How To Get All The Wayback Machine Links For A Domain
Ever wanted to see everything the WayBack Machine has saved for a domain? Ever wanted to get all of it at once? Here are a couple tools including an entire WayBackMachine OSINT framework giving you everything you need to get everything you want from the archive. Here’s the easy one, waybackurls.py:
Just give it the url you want it to search for and if you DO want it to include subdomains add True at the end.
python3 waybackurls.py example.com true
<—with subdomains
python3 waybackurls.py example.com
<—without subdomains
It’ll save the results in a nice little json file in the same directory.
import requests
import sys
import json
def waybackurls(host, with_subs):
if with_subs:
url = 'http://web.archive.org/cdx/search/cdx?url=*.%s/*&output=json&fl=original&collapse=urlkey' % host
else:
url = 'http://web.archive.org/cdx/search/cdx?url=%s/*&output=json&fl=original&collapse=urlkey' % host
r = requests.get(url)
results = r.json()
return results[1:]
if __name__ == '__main__':
argc = len(sys.argv)
if argc < 2:
print('Usage:\n\tpython3 waybackurls.py <url> <include_subdomains:optional>')
sys.exit()
host = sys.argv[1]
with_subs = False
if argc > 3:
with_subs = True
urls = waybackurls(host, with_subs)
json_urls = json.dumps(urls)
if urls:
filename = '%s-waybackurls.json' % host
with open(filename, 'w') as f:
f.write(json_urls)
print('[*] Saved results to %s' % filename)
else:
print('[-] Found nothing')
This is the very same wayback script you’ll find in Kali Linux and it originated from a github gist back in 2017 by mhmdiaa
Since then a bunch of variations have sprung up including one written in the go language .
Once you’re ready, there’s actually a whole python package/cli library that’s pretty useful in interacting with all 3 of the API systems that they have for the WayBack Machine.

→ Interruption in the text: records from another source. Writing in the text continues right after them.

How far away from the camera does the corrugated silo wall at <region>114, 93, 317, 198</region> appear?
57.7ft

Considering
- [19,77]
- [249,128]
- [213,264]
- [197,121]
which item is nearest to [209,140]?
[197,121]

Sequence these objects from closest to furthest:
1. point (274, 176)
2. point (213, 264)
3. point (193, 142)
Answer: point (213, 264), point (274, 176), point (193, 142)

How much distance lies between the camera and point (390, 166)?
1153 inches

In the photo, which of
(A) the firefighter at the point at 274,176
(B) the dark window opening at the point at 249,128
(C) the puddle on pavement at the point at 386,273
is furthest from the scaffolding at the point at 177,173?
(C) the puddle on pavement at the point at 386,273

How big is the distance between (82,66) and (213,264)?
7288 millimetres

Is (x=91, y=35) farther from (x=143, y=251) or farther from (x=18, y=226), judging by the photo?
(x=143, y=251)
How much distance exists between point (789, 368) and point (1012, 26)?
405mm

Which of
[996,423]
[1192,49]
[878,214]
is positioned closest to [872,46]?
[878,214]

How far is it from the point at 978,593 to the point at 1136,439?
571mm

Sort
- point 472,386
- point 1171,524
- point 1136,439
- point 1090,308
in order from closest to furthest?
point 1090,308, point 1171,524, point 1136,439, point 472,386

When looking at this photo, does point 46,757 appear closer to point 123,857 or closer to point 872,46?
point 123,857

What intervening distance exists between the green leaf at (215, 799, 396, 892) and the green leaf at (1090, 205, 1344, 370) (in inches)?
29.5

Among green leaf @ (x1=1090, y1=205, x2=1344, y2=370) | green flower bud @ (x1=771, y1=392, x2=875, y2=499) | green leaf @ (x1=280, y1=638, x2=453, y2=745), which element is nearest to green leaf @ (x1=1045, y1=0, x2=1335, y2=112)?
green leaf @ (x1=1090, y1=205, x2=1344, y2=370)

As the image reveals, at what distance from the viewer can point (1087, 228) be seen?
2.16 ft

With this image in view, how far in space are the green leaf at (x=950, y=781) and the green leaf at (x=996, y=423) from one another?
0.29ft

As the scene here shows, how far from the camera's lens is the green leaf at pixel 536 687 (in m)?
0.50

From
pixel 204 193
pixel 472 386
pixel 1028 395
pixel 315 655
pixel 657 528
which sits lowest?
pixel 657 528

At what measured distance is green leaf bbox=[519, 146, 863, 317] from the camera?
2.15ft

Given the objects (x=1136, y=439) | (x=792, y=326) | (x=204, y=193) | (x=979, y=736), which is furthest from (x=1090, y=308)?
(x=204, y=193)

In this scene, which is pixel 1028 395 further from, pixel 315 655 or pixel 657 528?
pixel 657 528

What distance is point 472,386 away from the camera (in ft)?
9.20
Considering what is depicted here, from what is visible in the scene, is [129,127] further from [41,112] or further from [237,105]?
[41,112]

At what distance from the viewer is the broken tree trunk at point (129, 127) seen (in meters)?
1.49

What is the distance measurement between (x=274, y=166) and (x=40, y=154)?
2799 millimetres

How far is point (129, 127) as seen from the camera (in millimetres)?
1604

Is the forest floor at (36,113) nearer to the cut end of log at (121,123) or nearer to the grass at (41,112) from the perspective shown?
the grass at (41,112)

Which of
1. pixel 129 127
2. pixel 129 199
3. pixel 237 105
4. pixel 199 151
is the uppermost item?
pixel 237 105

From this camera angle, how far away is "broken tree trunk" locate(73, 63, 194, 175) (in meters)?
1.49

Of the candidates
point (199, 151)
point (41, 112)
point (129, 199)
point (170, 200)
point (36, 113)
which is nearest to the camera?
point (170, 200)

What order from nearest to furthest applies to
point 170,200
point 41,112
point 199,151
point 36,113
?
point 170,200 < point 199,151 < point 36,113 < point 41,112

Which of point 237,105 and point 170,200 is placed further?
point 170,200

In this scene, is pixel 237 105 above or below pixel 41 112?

It’s called Waybackpy . It’s got classes built in to work with the SavePageNow/Save API, their CDX Server API and the Availability API. That one’s great because it has built in functions for only grabbing snapshots or the closest saves to a specific date or even the newest vs the oldest recorded archive for a page. You can download that one using pip or conda:
pip install waybackpy -U
conda install -c conda-forge waybackpy
Now that you’re pretty seasoned in using the WayBack Machine, I think it’s time for you to learn just how much information the Wayback Machine actually has inside those archives. It’s more than just html, javascript and images.. it’s a goldmine of data.
Chronos - An OSINT Framework For The Wayback Machine
And then, like a WayBack Machine demi-god looking down on us mortals and feeling a bit generous, mhmdiaa, the very same one who wrote the script featured above, gave us Chronos
. It’s an entire OSINT framework for the Wayback Machine Archives. Written in go it offers not only a lot of fun oportunities but also a whole lot of options to modify the output/parameters to whatever your need might be.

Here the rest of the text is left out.